Digital Marketing
Meta Conversions API (CAPI)
TL;DR: Meta Conversions API (CAPI) adalah integrasi server-to-server yang mengirim event konversi (Purchase, Lead, ViewContent) langsung dari server bisnis ke Meta tanpa bergantung pada browser. Per 2026, CAPI sudah jadi standar pelengkap Meta Pixel karena cookie pihak ketiga dan ad blocker bisa memotong sinyal sampai 30 persen.
Apa itu Meta Conversions API?
Meta Conversions API adalah endpoint yang menerima event dari server Anda lalu meneruskannya ke Meta Ads Manager untuk optimasi kampanye, attribution modeling, dan enhanced conversions. Berbeda dengan Pixel yang berjalan di browser pengunjung, CAPI bekerja di backend, sehingga tahan terhadap pemblokiran cookie, iOS 14+ tracking prompt, dan ekstensi privacy.

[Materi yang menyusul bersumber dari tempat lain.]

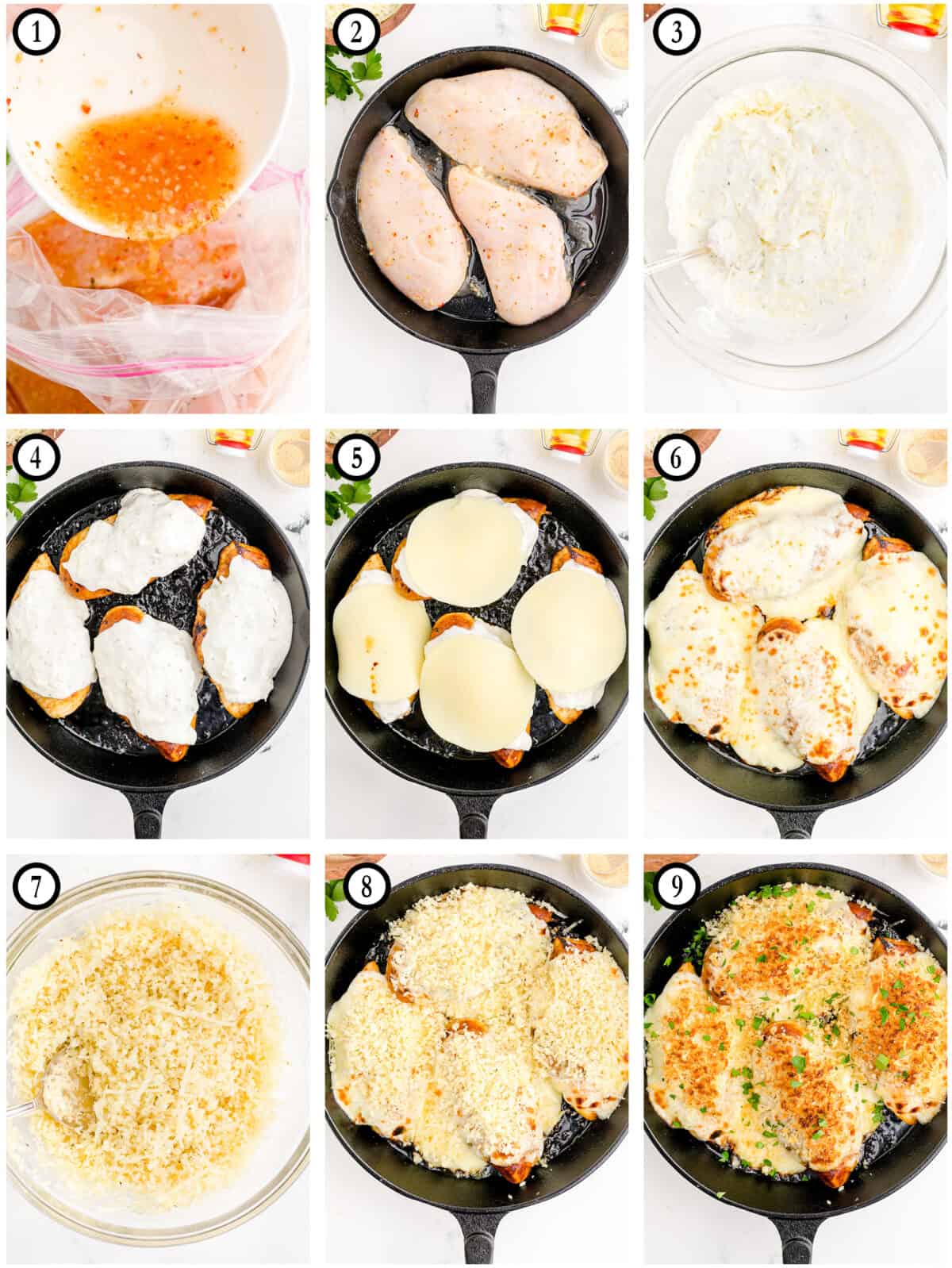 1
2
3
4
5
6
7
8
9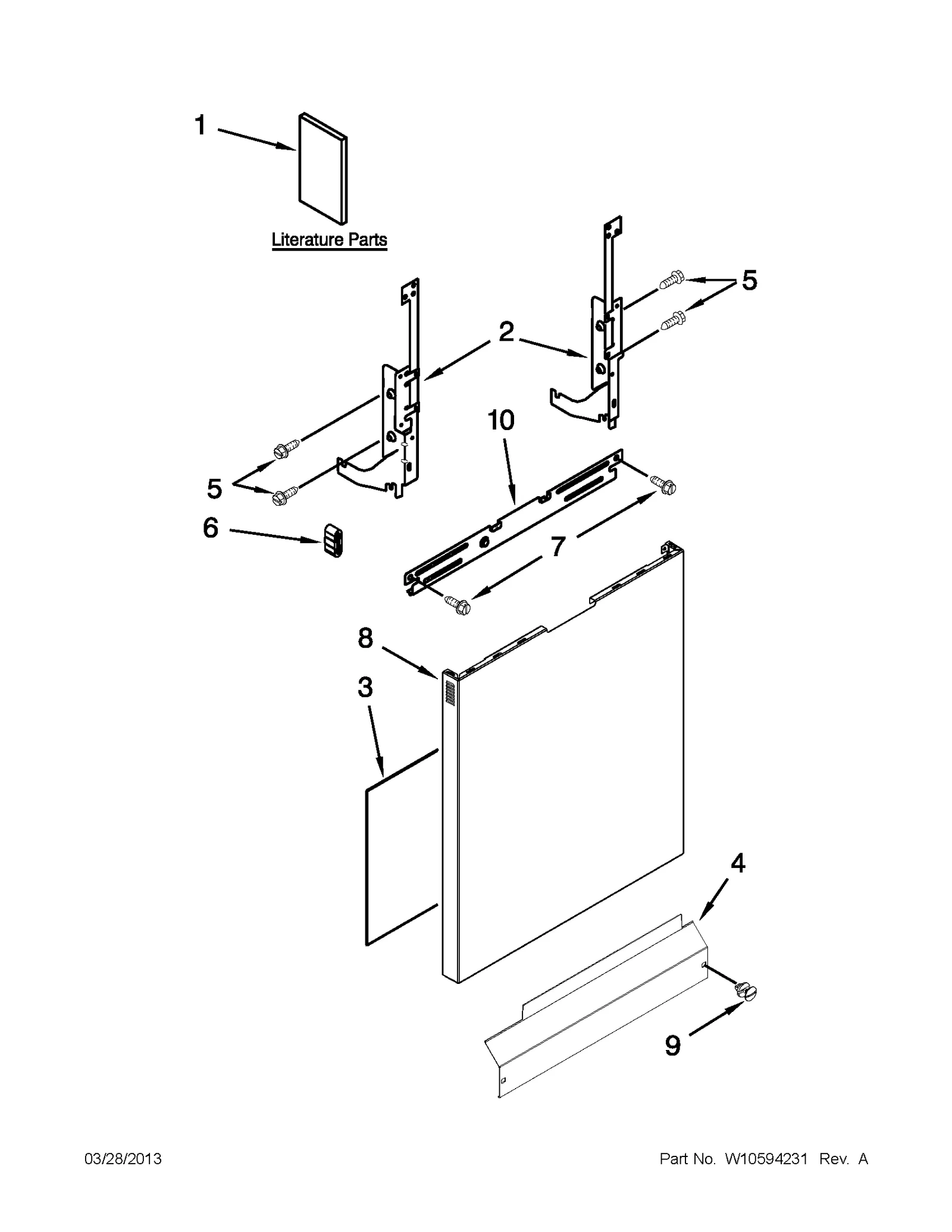 1

Literature Parts

5

2

10

5

6

7

8

3

4

9

03/28/2013

Part No. W10594231 Rev. A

Analogi sederhana: kalau Pixel itu kurir berjalan kaki yang bisa dihadang macet, CAPI adalah kurir motor lewat jalan tol khusus.
Cara Kerja CAPI
| Komponen | Fungsi |
|---|---|
| Server bisnis | Mengirim event via HTTPS POST ke Graph API |
| Hash PII | Email, nomor HP, IP di-hash SHA-256 sebelum dikirim |
| Event Match Quality (EMQ) | Skor 0-10 yang mengukur seberapa baik Meta bisa mencocokkan event dengan user |
| Deduplication | event_id mencegah event yang sama tercatat dua kali dari Pixel + CAPI |
Implementasi populer di Indonesia: Shopify (built-in CAPI sejak 2023), WooCommerce (plugin PixelYourSite), Next.js (manual via webhook ke endpoint /v18.0/{pixel-id}/events).
Kenapa Penting?
Tanpa CAPI, marketer di Indonesia kehilangan 20-35 persen sinyal konversi karena Safari ITP, ad blocker, dan koneksi seluler yang putus sebelum Pixel firing. Dalam pengalaman tim Vito Atmo membangun stack tracking untuk klien e-commerce parfum, penambahan CAPI menaikkan Event Match Quality dari rata-rata 4,2 ke 7,8, dan ROAS yang dilaporkan Ads Manager naik 18 persen dalam 30 hari karena algoritma punya data lebih lengkap.
Pertanyaan Umum
Apakah CAPI menggantikan Meta Pixel?
Tidak. Praktik terbaik adalah memakai keduanya dengan event_id yang sama supaya Meta bisa deduplikasi. Pixel menangkap data browser (user agent, fbp cookie), CAPI menangkap data server (transaction value, hashed email).
Apa risiko privasi pakai CAPI?
CAPI tetap perlu basis hukum pemrosesan data. Untuk pasar Indonesia yang mengikuti UU PDP, pastikan ada Consent Management Platform dan event hanya dikirim setelah user setuju.